Exercise directions: Down to the last line below, write out every line exactly, starting with the one that contains "4119 PEBBLE BROOKE" and leaving out the pictures.

=-=-=

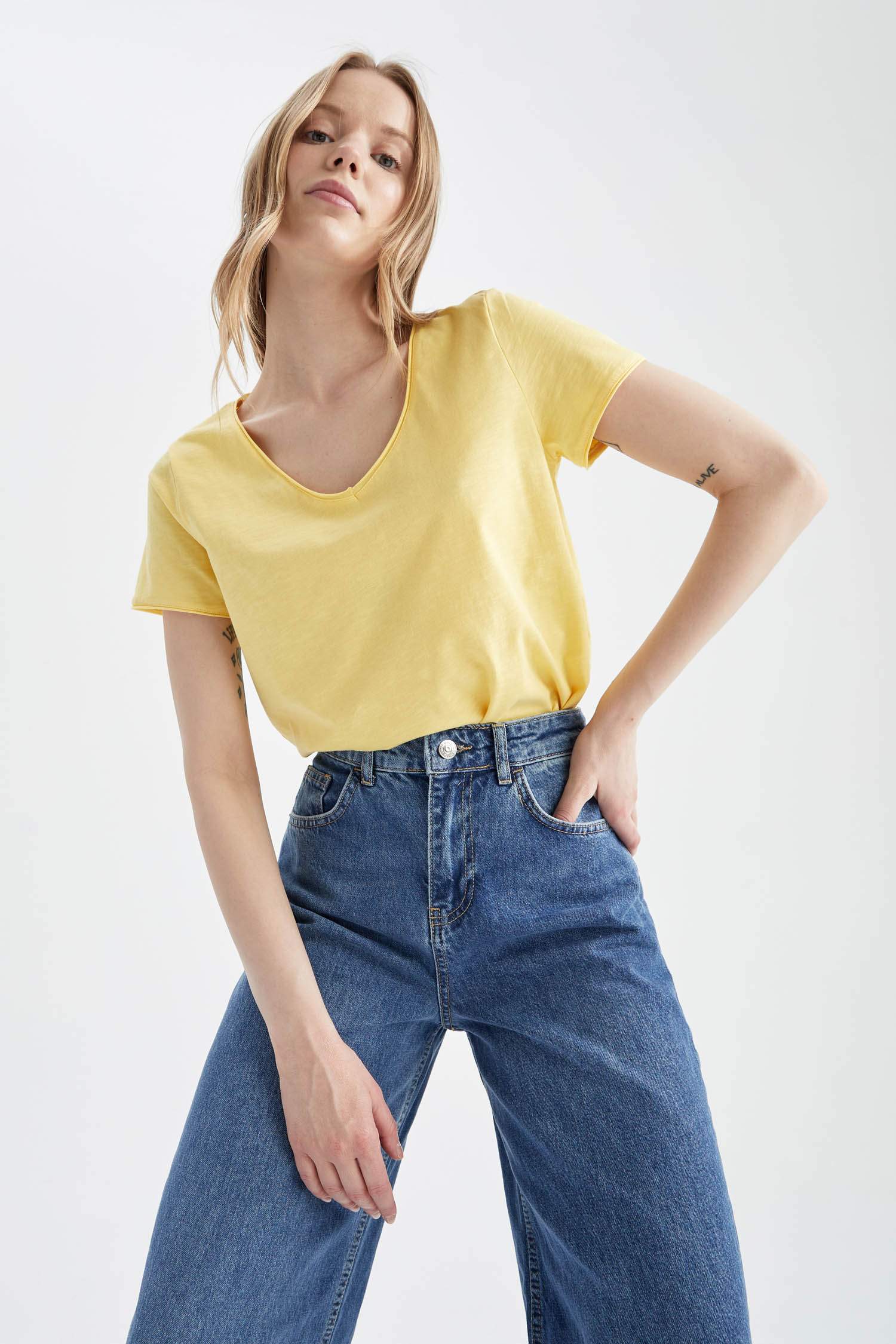 Regular Fit V Yaka Kısa Kollu Tişört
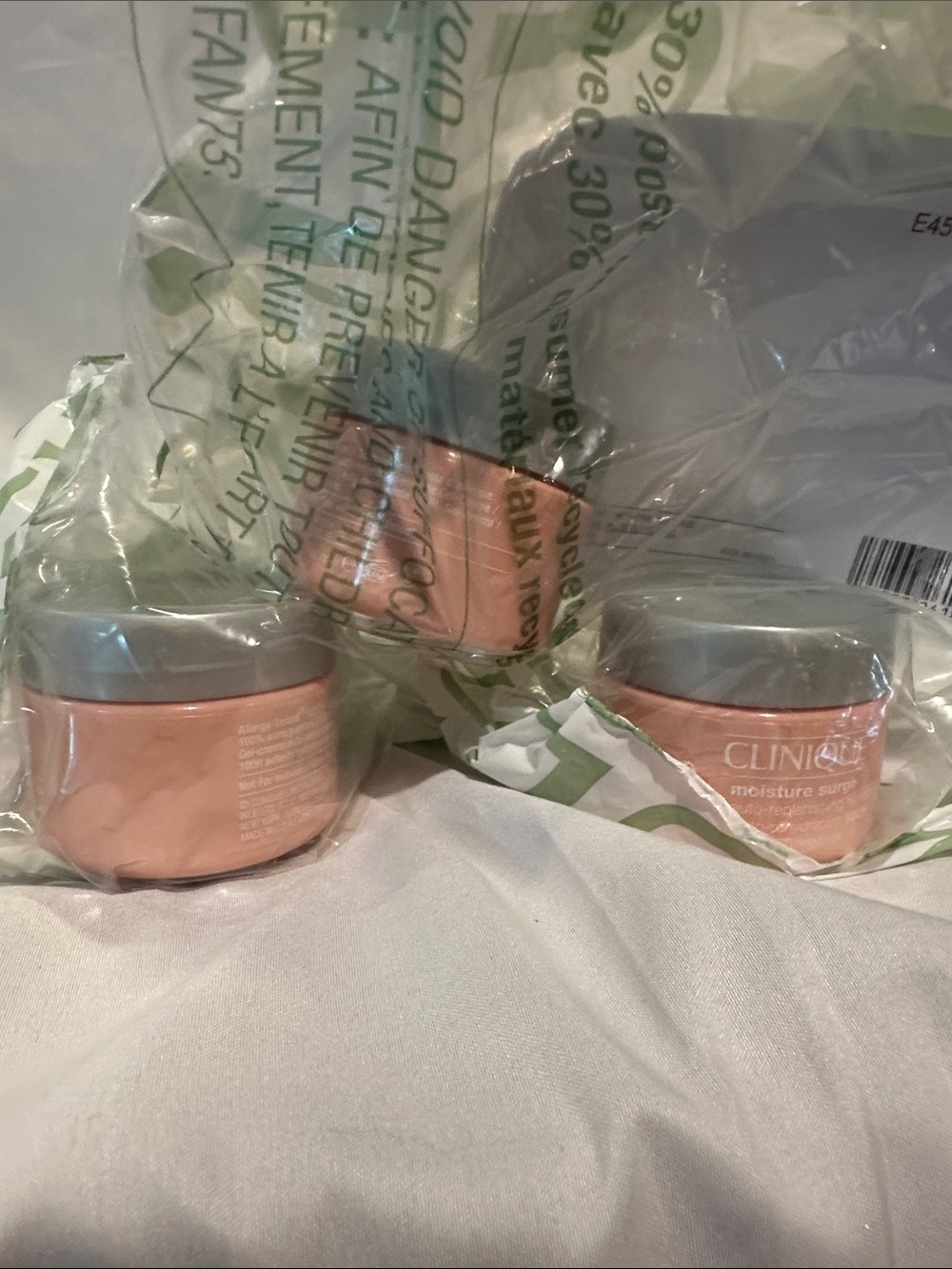Clinique Moisture Surge Hydrating Cream - Peach Pink Jar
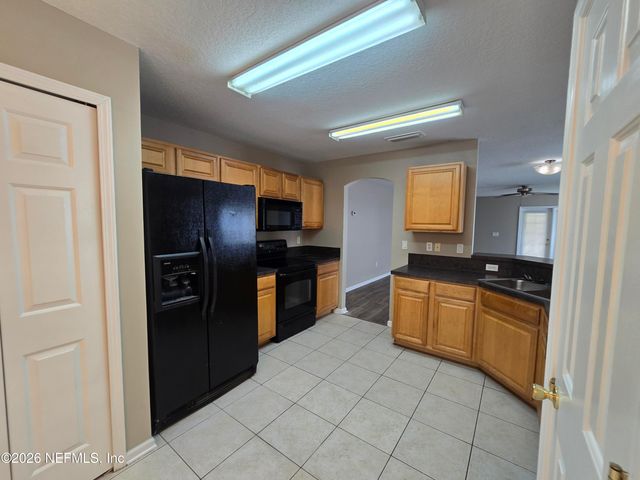 4119 PEBBLE BROOKE Circle, Orange Park, FL 32065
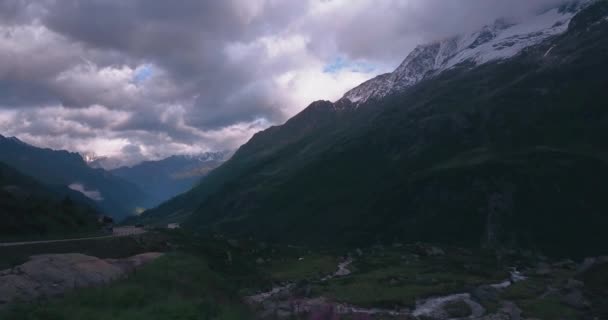 Hermoso panorama aéreo de los Alpes suizos — Vídeo de stock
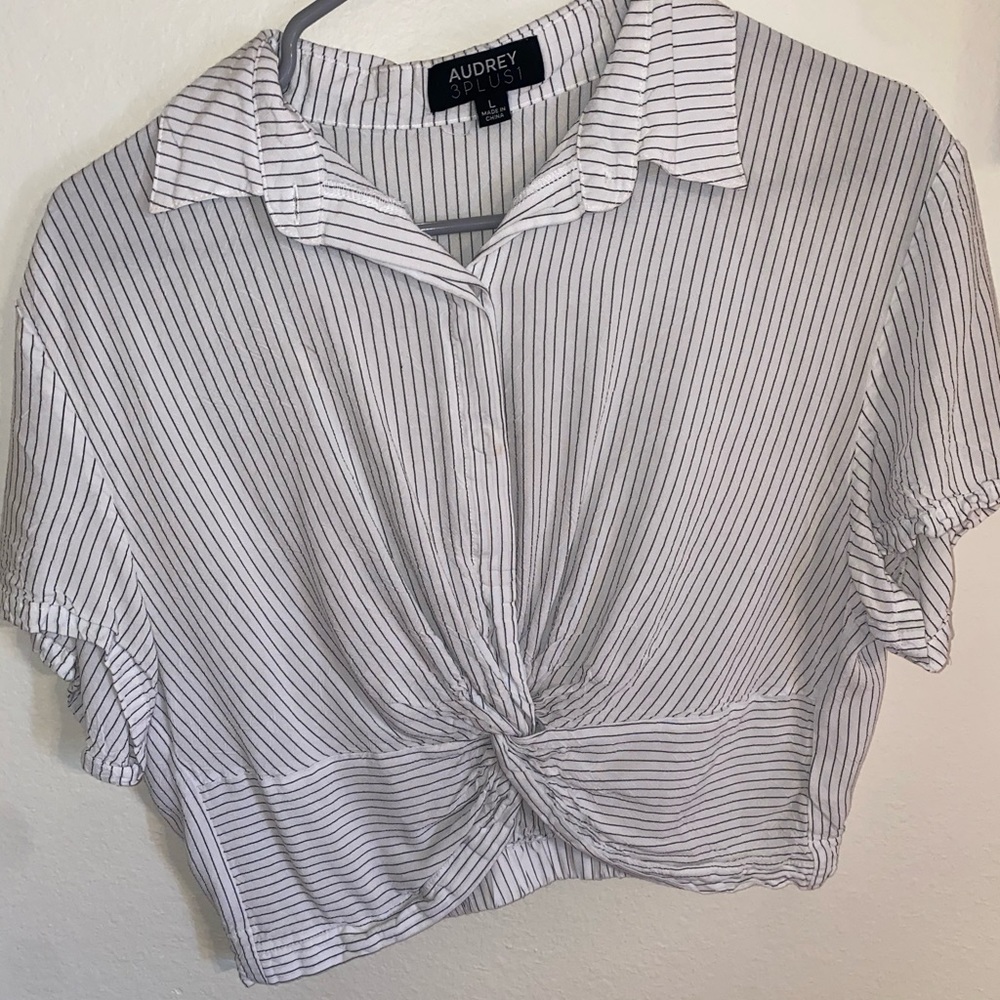 cropped tee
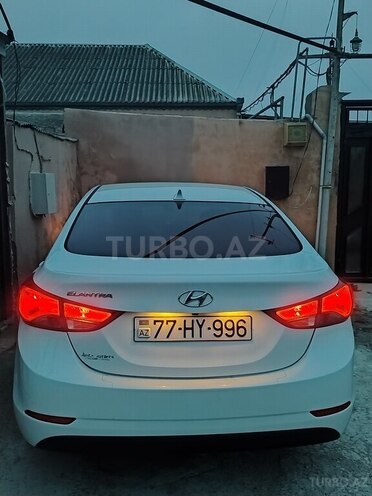 Hyundai Elantra-8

=-=-=

Your solution:
 4119 PEBBLE BROOKE Circle, Orange Park, FL 32065
 Hermoso panorama aéreo de los Alpes suizos — Vídeo de stock
 cropped tee
 Hyundai Elantra-8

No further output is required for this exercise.